Contrary to “popular opinion”, the report found no evidence that loyalty towards big, corporate brands was declining or that trust was an issue. It also exposed as a “myth” that smaller brands command more loyalty and warned that larger brands have been “hurt” by “wasted advertising spend on unproven new media”.

It is the last of these findings that will interest, and concern marketers the most.

In drawing the conclusion, Ehrenberg-Bass Institute has become one of the most prominent bodies yet to question the amount of cash thrown at digital channels.

The Institute’s findings emerged after exploring the “assertion” that digital media has given smaller brands a cheaper way to reach consumers and that “big brands need to use more new media”.

Such a view was described as the “wrong interpretation”.

Professor Byron Sharp

One of the “mistakes over the past 10-20 years” listed by the authors of the report was “allocating too much advertising expenditure to overly targeted new digital media with unproven abilities to reach consumers and build mental availability”.

Another mistake cited was “creating too much low quality advertising content in an effort to cater for media fragmentation and capitalise on the (over-estimated) value of targeting”.

“The effect has been to increase the percentage of non-working media spent,” it said.

Turning to the advertising strategies in more detail, the report suggested that display advertising, and in particular programmatic buying, has been “plagued with problems of fraud, non-human exposures, ‘middle man’ costs and lack of viewability”.

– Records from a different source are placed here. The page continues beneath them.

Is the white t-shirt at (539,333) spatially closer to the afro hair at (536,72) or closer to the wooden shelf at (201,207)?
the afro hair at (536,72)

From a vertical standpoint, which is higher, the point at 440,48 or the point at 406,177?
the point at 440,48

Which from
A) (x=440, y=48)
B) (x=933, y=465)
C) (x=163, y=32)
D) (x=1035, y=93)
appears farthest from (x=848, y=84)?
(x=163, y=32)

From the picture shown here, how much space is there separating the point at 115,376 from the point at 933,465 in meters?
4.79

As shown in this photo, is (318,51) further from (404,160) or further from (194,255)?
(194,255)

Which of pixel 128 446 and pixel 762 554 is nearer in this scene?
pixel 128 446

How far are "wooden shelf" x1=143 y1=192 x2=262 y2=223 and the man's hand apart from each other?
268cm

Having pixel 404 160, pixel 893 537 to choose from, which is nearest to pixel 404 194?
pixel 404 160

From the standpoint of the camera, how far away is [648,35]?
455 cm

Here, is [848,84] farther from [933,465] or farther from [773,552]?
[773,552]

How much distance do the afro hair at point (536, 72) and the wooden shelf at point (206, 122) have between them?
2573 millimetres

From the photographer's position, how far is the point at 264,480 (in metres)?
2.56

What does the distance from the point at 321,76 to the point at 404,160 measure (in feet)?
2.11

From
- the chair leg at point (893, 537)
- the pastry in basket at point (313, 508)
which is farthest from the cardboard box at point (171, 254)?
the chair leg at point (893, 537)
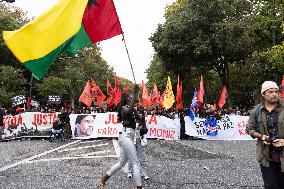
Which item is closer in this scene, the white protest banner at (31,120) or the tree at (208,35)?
the white protest banner at (31,120)

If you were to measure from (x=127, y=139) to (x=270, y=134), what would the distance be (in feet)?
10.4

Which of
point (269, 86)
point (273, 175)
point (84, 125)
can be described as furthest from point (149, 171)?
point (84, 125)

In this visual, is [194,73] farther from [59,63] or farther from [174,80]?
[59,63]

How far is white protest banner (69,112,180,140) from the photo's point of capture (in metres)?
23.8

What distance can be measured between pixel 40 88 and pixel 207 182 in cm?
4846

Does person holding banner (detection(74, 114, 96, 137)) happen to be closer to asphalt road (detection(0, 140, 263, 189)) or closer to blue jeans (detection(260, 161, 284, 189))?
asphalt road (detection(0, 140, 263, 189))

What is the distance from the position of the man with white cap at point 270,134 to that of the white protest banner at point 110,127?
17.7m

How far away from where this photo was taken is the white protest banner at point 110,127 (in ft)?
78.1

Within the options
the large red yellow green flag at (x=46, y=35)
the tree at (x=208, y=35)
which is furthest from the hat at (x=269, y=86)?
the tree at (x=208, y=35)

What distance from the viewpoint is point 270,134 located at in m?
5.75

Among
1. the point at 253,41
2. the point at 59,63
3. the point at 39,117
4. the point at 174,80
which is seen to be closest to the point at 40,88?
the point at 59,63

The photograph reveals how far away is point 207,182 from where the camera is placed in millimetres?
9531

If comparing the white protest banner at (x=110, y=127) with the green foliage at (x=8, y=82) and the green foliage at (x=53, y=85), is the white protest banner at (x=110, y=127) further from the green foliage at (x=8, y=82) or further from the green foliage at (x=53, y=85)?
the green foliage at (x=53, y=85)

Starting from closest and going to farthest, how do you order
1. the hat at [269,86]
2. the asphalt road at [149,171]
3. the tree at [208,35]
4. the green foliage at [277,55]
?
the hat at [269,86] → the asphalt road at [149,171] → the green foliage at [277,55] → the tree at [208,35]
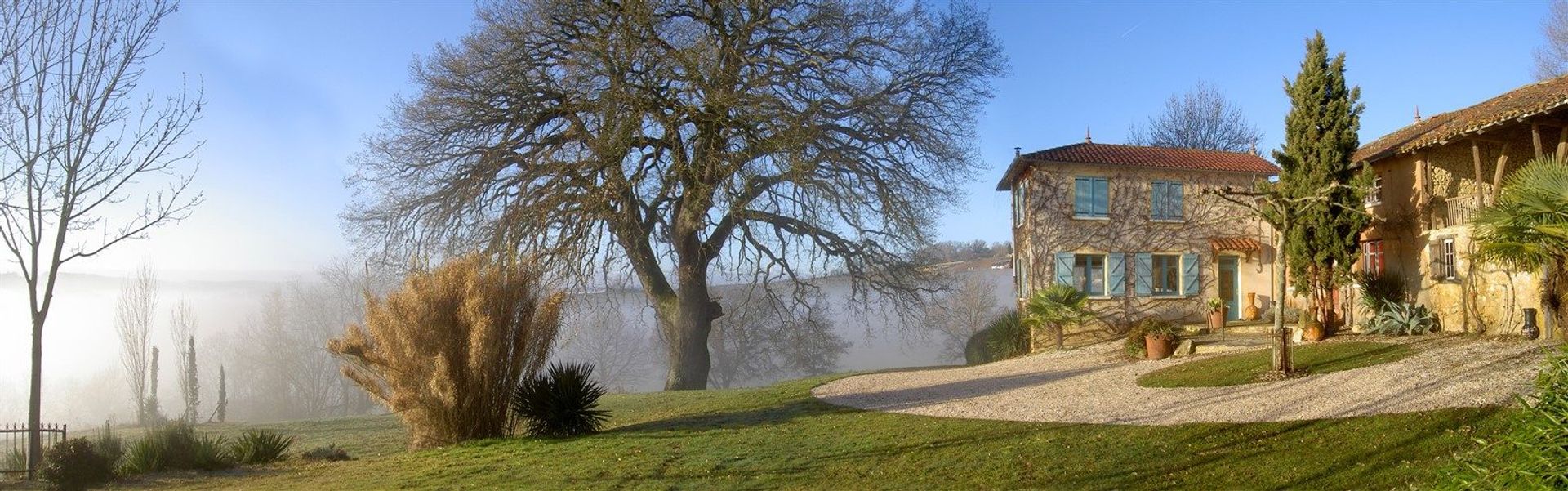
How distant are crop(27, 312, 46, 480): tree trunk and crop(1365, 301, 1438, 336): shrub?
835 inches

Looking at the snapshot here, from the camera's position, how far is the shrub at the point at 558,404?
1301 cm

“Leading brands have probably lost more marketing dollars in this area than start-up companies or brands,” the report said, explaining that start-ups were either more cautious with their ad spend or didn’t have the “size or complexity of spend” to delve into programmatic buying.

It added that a major advantage of leading brands is their ability to fund “outstanding creative and vast media options” which provide reach at low cost.

But it argued too many brands have fallen into the trap of diverting too much money to digital channels.

“It’s true that many large brands over the past five years moved large portions of their advertising budgets into new untested media options and away from big consistent creative campaigns,” the report continued. “There have been many failures.”

It identified the Pepsi Refresh project as one such failure.

“Our analysis reveals that in more than 40% of cases, leading brands actually do better among under 25-year-old consumers than they do selling to older consumers,” co-author Magda Nenycz-Thiel said.

“While there is certainly a trend for brands to signal virtues like being eco-friendly, the idea that young people increasingly distrust and reject big brands is not back by the evidence.

Magda Nenycz-Thiel

“Hipster coffee shops attract both young and old and the same is true for Starbucks.”